I am not the most-informed of bloggers. (cough-understatement-cough) With one foot in the needlework camp, one in the kidlit camp, a hand in the miscellaneous craft camp, the other on the line between the Alaska home-and-garden and outdoor adventure camps, it’s no wonder things seem Twisted around here. Spinning as I do in my irregular orbits around these different industries, I am often out of the loop. If there was or is much ado about Autumn Cornwell’s debut novel, I missed it. And if there wasn’t or isn’t much ado about this little gem, why the heck not?!
You know how much I liked The Goose Girl, so this book had a tough act to follow. It’s standing right up there, straight and tall, mingling animatedly, perfectly comfortable in such company.
Furthermore, while I’m happy with reader Lynde Houck’s portrayal of MC, Vassar Spore, I strongly dislike her version of Grandma Gerd. She makes Gerd sound like a chronically sarcastic, condescending know-it-all, which is not how she’d sound were I reading her dialogue. The story, however, is strong enough to overcome even that serious obstacle.
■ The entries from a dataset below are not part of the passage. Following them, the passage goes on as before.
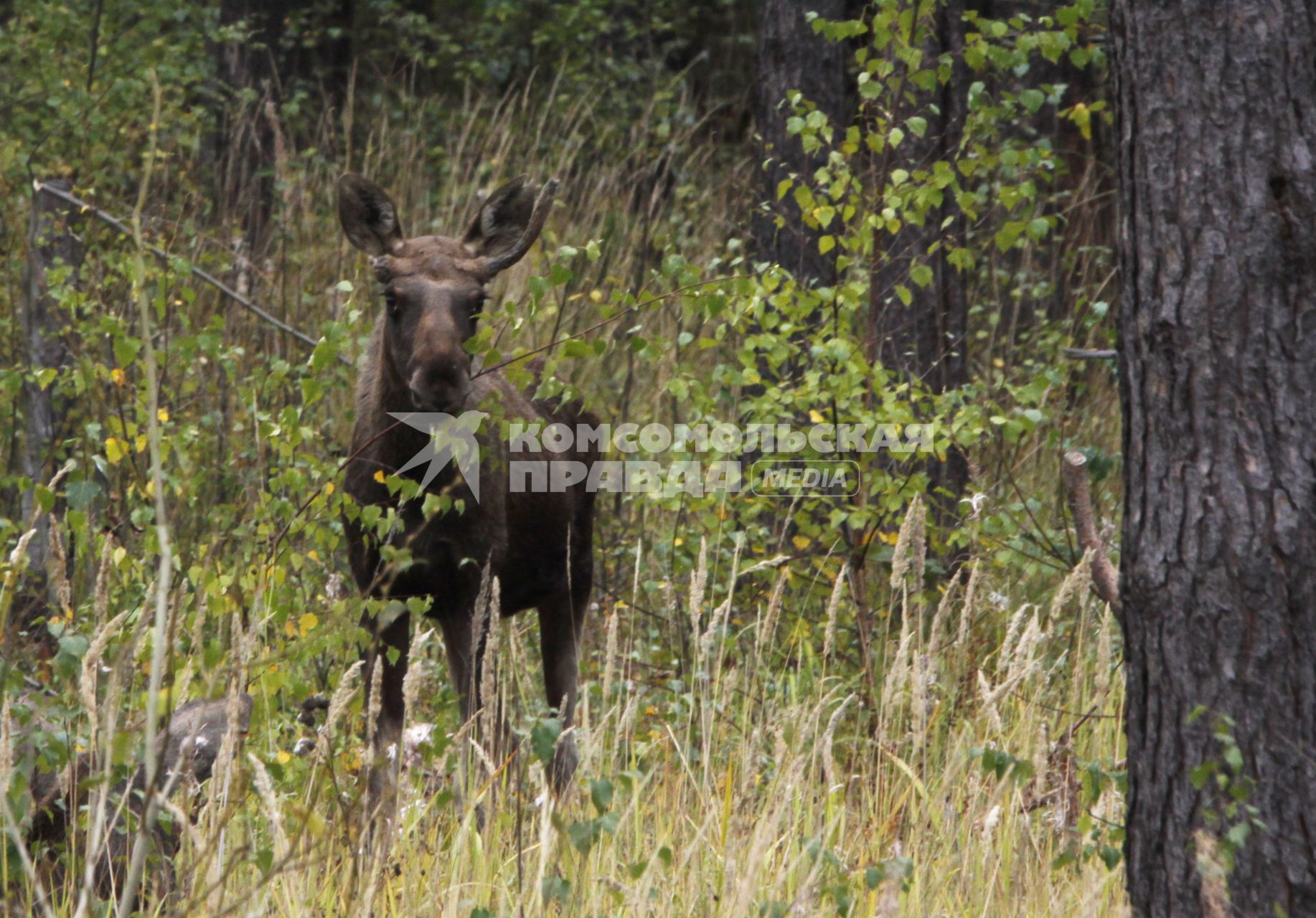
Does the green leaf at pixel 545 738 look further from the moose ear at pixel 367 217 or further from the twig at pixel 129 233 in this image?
the moose ear at pixel 367 217

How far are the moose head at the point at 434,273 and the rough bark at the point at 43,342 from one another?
1.11 metres

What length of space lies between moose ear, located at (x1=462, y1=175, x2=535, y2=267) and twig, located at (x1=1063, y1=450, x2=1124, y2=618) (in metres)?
2.43

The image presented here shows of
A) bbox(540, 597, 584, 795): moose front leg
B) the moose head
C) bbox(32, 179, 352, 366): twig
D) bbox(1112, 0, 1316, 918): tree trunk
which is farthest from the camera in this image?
bbox(540, 597, 584, 795): moose front leg

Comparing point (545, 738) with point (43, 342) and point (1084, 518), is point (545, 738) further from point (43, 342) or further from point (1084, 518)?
point (43, 342)

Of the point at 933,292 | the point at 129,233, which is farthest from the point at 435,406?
the point at 933,292

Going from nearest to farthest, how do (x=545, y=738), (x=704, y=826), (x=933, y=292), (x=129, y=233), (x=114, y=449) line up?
(x=545, y=738)
(x=704, y=826)
(x=114, y=449)
(x=129, y=233)
(x=933, y=292)

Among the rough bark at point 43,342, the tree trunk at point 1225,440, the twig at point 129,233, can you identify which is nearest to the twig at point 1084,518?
the tree trunk at point 1225,440

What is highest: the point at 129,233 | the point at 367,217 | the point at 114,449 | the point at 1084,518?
the point at 367,217

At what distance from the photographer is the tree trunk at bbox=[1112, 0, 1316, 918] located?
98.5 inches

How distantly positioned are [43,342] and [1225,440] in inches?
198

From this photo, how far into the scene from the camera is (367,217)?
215 inches

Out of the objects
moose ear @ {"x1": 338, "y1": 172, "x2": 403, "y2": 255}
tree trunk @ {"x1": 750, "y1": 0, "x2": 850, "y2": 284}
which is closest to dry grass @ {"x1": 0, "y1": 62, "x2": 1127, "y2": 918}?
tree trunk @ {"x1": 750, "y1": 0, "x2": 850, "y2": 284}

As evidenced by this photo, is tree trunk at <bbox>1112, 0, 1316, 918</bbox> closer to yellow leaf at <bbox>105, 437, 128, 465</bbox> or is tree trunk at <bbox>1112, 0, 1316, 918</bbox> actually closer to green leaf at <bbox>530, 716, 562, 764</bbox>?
green leaf at <bbox>530, 716, 562, 764</bbox>

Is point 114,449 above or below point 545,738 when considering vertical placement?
above
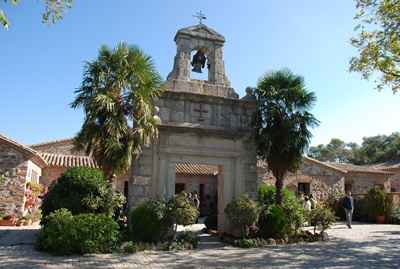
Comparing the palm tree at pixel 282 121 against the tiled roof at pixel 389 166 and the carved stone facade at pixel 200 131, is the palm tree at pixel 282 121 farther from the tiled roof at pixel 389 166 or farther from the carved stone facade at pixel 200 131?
the tiled roof at pixel 389 166

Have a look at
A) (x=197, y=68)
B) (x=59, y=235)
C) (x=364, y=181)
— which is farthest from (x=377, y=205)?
(x=59, y=235)

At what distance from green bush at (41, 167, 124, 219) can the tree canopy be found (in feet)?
115

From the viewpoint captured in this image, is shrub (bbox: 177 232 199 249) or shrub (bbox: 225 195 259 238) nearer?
shrub (bbox: 177 232 199 249)

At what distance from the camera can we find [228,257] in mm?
8820

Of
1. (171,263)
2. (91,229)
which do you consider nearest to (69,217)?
(91,229)

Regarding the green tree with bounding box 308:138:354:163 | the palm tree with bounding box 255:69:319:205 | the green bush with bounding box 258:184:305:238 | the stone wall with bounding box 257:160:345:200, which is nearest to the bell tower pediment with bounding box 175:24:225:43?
the palm tree with bounding box 255:69:319:205

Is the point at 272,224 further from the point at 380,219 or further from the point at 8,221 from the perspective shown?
the point at 380,219

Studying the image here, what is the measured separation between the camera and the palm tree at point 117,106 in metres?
10.1

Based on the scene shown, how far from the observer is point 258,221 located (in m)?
11.4

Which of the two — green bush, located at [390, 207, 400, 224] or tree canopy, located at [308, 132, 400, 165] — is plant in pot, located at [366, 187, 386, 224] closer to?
green bush, located at [390, 207, 400, 224]

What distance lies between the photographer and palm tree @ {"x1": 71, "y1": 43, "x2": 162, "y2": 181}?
33.0 ft

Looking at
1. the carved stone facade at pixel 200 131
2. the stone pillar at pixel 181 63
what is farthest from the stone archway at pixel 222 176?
the stone pillar at pixel 181 63

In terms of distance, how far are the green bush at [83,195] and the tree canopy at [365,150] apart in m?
35.0

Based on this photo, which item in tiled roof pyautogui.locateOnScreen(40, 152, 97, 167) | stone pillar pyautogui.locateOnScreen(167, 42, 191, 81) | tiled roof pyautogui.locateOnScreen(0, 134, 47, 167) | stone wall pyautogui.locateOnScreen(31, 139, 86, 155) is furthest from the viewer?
stone wall pyautogui.locateOnScreen(31, 139, 86, 155)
Finally, you know how I often complain about over-the-top characters and events? Well, Carpe Diem is full of them, and I love them! It’s not fantasy, where over-the-top is allowable, but the exaggerated characters are deliberate and, as such, are funny. No doubt I’m partial to the uber-organized, uber-ambitious, uber-controlling characters because I am in many ways like them, just a bit less so. I have laughed out loud three times thus far; I’m about halfway through the book.
Sixteen-year-old Vassar Spore, with the help of her parents–an efficiency expert (Dad) and life coach (Mom)–has her life mapped out by years, months, weeks, days, hours, and minutes. Vassar’s 5.3 GPA (the new 4.0) is bound to launch a very successful college life and career.
Enter laid-back hippy-artist Grandma Gerd, a trip-to-Southeast-Asia birthday gift for Vassar, and some secret which Grandma uses to blackmail Vassar’s parents into letting the trip take place.
While the characters may be exaggerated, the travel details are not; they’re just hand-picked from the long list of hilarious international travel debacles. I haven’t read a lot of contemporary foreign-travel MG or YA lit. I’m not sure it exists, but it should. I wouldn’t recommend the book necessarily as a study in foreign culture, but the culture details are a great and–dare I say it?–unique backdrop to an uber-fun story.